So my current bf is not so physically attractive but that’s okay… I didn’t go for his looks when I started loving him. It’s been 3 years of our relationship. But the thing is I am getting this weird feeling.
It’s my side of story idk how he will describe me. I was toxic according to me earlier but I changed a lot. He didn’t change a bit. I was become toxic because of his one such behaviour I can’t resist getting furious on him. I already said that I won’t share such things but he thinks it’s important. Ik it’s important but why tf were you forcing me. I want to be comfortable first with you. He did this in 1st and 2nd year of our relationship. Still do this
And things kept on adding more and more.
But I changed a lot for him and he didn’t. Ik he changes the day after I leave him then again the cycle kept on repeating. I am not able to leave himmmmmm mannnn… I would have left him very early instead of being toxic but I just can’t…

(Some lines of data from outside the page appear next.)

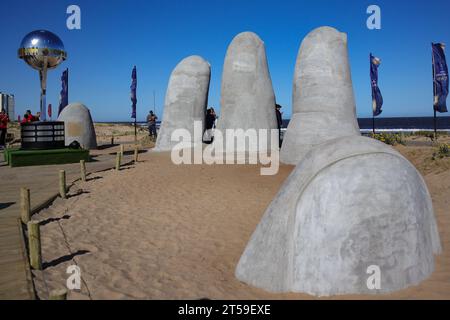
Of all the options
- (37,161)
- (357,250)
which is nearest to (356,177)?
(357,250)

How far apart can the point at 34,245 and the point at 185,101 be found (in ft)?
46.0

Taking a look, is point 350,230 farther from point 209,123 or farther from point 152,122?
point 152,122

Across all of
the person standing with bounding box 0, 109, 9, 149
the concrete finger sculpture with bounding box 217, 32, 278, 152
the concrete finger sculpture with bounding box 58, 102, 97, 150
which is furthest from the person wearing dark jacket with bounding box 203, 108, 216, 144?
the person standing with bounding box 0, 109, 9, 149

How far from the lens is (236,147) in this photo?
1568 centimetres

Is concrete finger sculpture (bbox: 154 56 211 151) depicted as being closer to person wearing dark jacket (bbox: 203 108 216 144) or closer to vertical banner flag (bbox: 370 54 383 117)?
person wearing dark jacket (bbox: 203 108 216 144)

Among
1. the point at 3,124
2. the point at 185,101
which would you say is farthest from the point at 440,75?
the point at 3,124

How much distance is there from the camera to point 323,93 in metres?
11.8

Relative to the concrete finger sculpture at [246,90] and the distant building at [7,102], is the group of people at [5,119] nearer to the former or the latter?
the concrete finger sculpture at [246,90]

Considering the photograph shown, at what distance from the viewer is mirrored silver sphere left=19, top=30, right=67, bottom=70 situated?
1398 cm

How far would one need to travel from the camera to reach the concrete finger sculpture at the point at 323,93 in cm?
1179

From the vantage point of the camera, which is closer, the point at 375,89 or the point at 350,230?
the point at 350,230

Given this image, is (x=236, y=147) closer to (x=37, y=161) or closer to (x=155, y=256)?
(x=37, y=161)

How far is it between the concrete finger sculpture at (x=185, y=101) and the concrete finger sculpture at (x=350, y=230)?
47.0 feet

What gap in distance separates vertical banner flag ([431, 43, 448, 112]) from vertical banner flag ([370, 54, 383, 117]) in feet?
7.44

The problem is I am getting unrealistic expectations looking at social apps and people around me or listening to my friends that I am settling for less. Idk about that bruh whether I am settling for less but I lowered my expectations for him. My first ex was way way wayyyyyyy more better than my current one. But idk now he is with someone else nor i am going to him anyway(we brokeup cuz her brother and mom get to know about us, and they treat me like their sister or idk, his father is very friendly tho but maa hi ajeeb hai uski, khair maa to maa hai) that relationship ended in class 11th and met my current one in June 2019(I was in 12th). I only fell for him cuz of his voice but okay tho… I just want to be treated like the way he treated me… He never understands me… Even my love language is samee… He used to share memes(not the cringe rvcj one) and I do tye same with my current and he just don’t give a f… Idk man it hurts looking at people getting more than they expected and here I am lowering my expectations for him… That wasn’t even unrealistic… Kept on replying with okay acha n all but can’t understand what I mean behind everything I share…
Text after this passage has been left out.